Interesting. That was just what I’d wanted to hear. It seemed we might still be alive, despite the First Lady fiasco. Bradley eventually grew tired of fighting and hung up. I unplugged our phone and didn’t dare venture out for the rest of the day. Lindsay’s return home from her Secret Service–imposed exile made cocooning in the boathouse an easy call.

It was odd that caucus would be briefed two days before Cabinet, but the logistics in getting all ministers together in one room outside of the regular etched-in-stone Wednesday morning time defeated the meeting-makers. Plus, to accommodate Angus and his report, that week’s Cabinet meeting was to start an hour early, conflicting with the weekly caucus meeting. The upshot? A special caucus meeting on Monday. Always concerned about controlling the message, Bradley instructed us to hit only the broad strokes of the report at caucus and save the details for the Cabinet meeting on Wednesday. He’d also fired off a stern memo to remind the entire caucus that the McLintock Report was highly confidential and any leaky MPs would pay a heavy price if their lips were loose.

On Monday morning, the ribbing started up as soon as Angus and I arrived at the special caucus briefing.

“Want to make some snow angels, Angus?”

“Hope this briefing isn’t going to be one of your snow-jobs, Angus.”

“Hey Angus, you really know how to show a girl a good time.”

“I hear you’ve been snowed under with this report.”
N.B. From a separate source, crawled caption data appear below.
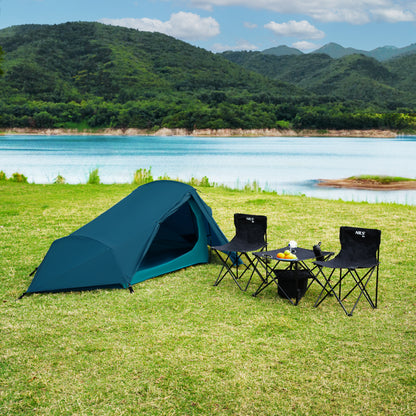 Namiot ultra light skyair 2 niebieski NC2502 Nils Camp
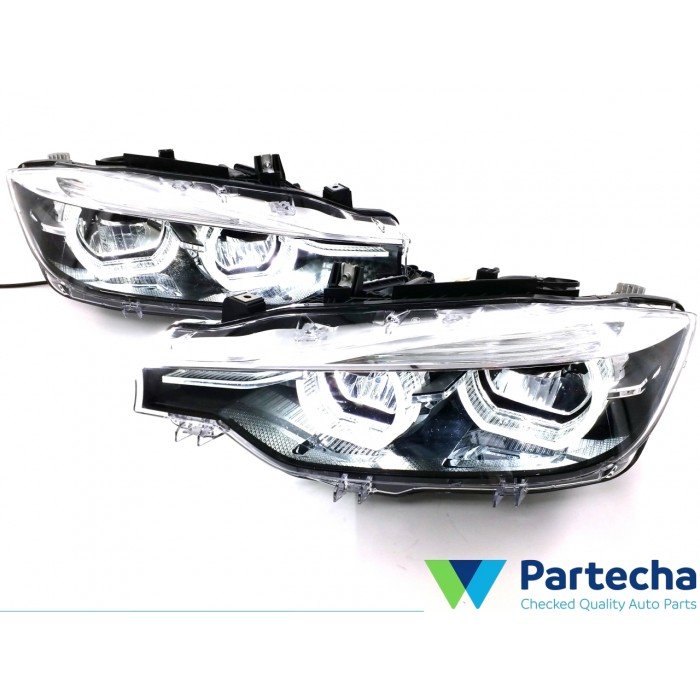 BMW 3 Touring (F31) Headlight set (7419633)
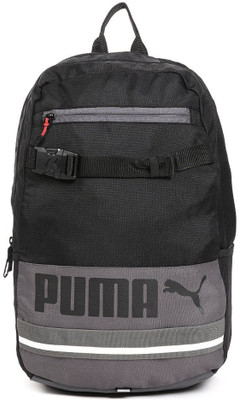 

Puma Black Deck 24 L Backpack(Black), 01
Etc., etc. What sparkling wit. I worried that Angus might just blow if one more ham-handed and futile attempt at humour were lobbed his way. But Angus seemed almost serene. He understood just how important this briefing was and seemed more than willing to suffer the slings and arrows of really bad jokes from backbenchers, most of whom were backbenchers for good reason. He just smiled and nodded as the primitive barbs flew and then died on the ground around him. The ubiquitous frontpage Fontaine photo stared back at us from no fewer than nine newspapers resting on chairs and tables throughout the room.

“Aye, it’s been a dream of mine to be buried alive with the First Lady of the United States. I can now check that off my list,” remarked Angus to a chorus of guffaws.

As expected, no Cabinet ministers attended, so the mood in the room was a little more relaxed than it might have otherwise been. Two lower-ranking PMO staffers were there to monitor and report back to Bradley, but most of the caucus members didn’t even know who they were. I nodded to them when we arrived and they nodded back. The friendly banter continued for about ten minutes to allow a few stragglers to arrive, then, to business.

As planned, I took the podium first as the MPs and a few senators settled and took their seats.